水分の摂取量の多い少ない関係なく、すべての生き物は水分なくしては生きていくことはできません。
スナネコも当然水が飲める環境にいれば、その水を飲み水分補給を行います。
しかし、砂漠にそうそう水が飲める場所があるわけではありませんので、基本的には水分は食物から摂取することとなります。
これは砂漠に住む生き物、すべてに共通することです。
スナネコの敵となるのは、同じ行動時間帯に活動する大型の猛禽類や食肉類系の哺乳類などがあげられます。
また、同じように大型の ヘビ などにも狙われやすくなっています。
小型のスナネコは、大型のヘビを前にすると、ひとのみされてしまうと言っても過言ではないのです。
スナネコの子どもに至ってはさらに小さな固体となるわけですので、これらの敵に狙われやすくなります。
子猫 たちは「アカギツネ」や「ワシミミズク」などにも襲われるリスクがあります。
その姿を見つけるだけでも至難の業であるスナネコは、絶滅危惧種として登録されています。
世界中に絶滅の危機にさらされている猫の種は30種類近くおり、スナネコもその中の一種となっています。
放牧などから起こった生息地の破壊や、それに付随してスナネコの食料となる獲物が激減してしまったことや、内戦などが絶滅に至る大きな原因としてあげられています。
とくに1990年後半に行われた「地下核実験」のせいで、スナネコ達の生息地が大きなダメージを受けました。

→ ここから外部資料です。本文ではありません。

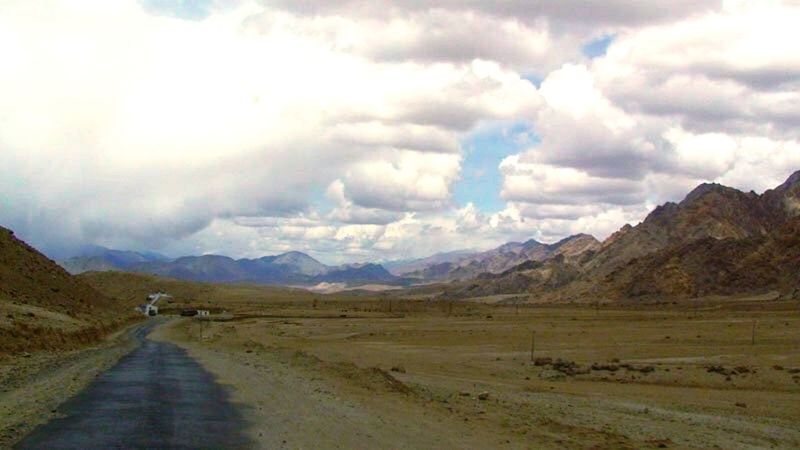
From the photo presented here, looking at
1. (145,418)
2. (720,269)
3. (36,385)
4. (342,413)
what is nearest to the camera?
(145,418)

また、人為的に移入してきた犬や他の種の猫から捕食されてしまったり、感染症を伝搬されてしまったこと、キンイロジャッカルと言うキツネ類の動物を捕獲するための罠につかまってしまうなども、絶滅への影響になり兼ねないと懸念されています。
当然、密猟も絶滅に至る原因の一つになりえると言われています。
環境の変化に適応できずイエメンやイスラエルなどでは、ある時より生息した記録がなく恐らく絶滅したのではないかと言われています。
イエメンが1952年以降、イスラエルでは2000年以降、中央アジア南西部に位置する共和国「トルクメニスタン」のカラクム砂漠ではすでに25年以上その姿を観測することはできていません。

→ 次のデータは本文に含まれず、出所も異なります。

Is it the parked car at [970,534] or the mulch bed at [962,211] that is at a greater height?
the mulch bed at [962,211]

スナネコの存在自体、世界中を全て見ても、120匹程度しか生息している記録がありません。
これはあくまでも保護下での個体数なので、実際はもう少し生息しているのかもしれませんが、数の少ない貴重な動物であることがわかります。
現在はアラビア半島にある「アラブ首長国連邦」を構成する首長国「アブダビ」にある、「アル・アイン動物園」が中心となり、保護したスナネコの繁殖活動に精を出しています。
しかし、絶滅危惧種、希少種であることから、生態があまり分からず、その繁殖は大変困難を極めているのも実情です。

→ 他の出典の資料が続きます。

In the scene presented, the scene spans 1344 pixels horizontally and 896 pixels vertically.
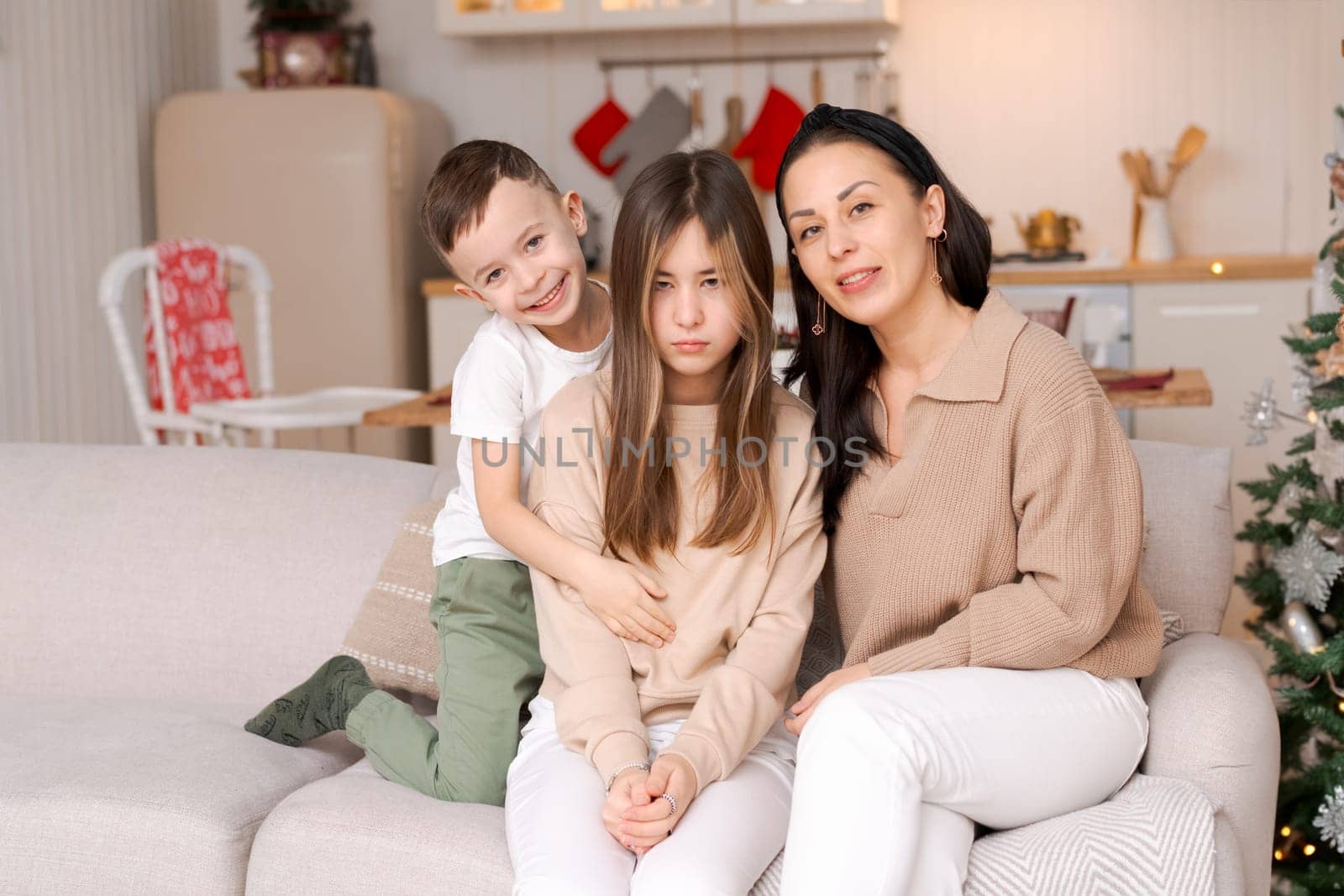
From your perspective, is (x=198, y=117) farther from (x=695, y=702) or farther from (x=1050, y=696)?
(x=1050, y=696)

ちなみにこの「アル・アイン動物園」には4,000頭以上の動物がおり、そのうち30%となる180種類の動物が絶滅危惧種にあたる動物たちだと言われています。
それだけ、絶滅の危機にさらされている動物が多いということです。
野生のスナネコを発見することは、大変難しいことと周知されてきた中、なんとも嬉しい・素晴らしいニュースが飛び込んできました。
フランスの調査チームによって、モロッコ南部の砂漠地帯でスナネコが発見されたのです。
スナネコが見つかるだけでも奇跡に近い事なのに、なんと今回発見されたのは「子猫」のスナネコだったのです。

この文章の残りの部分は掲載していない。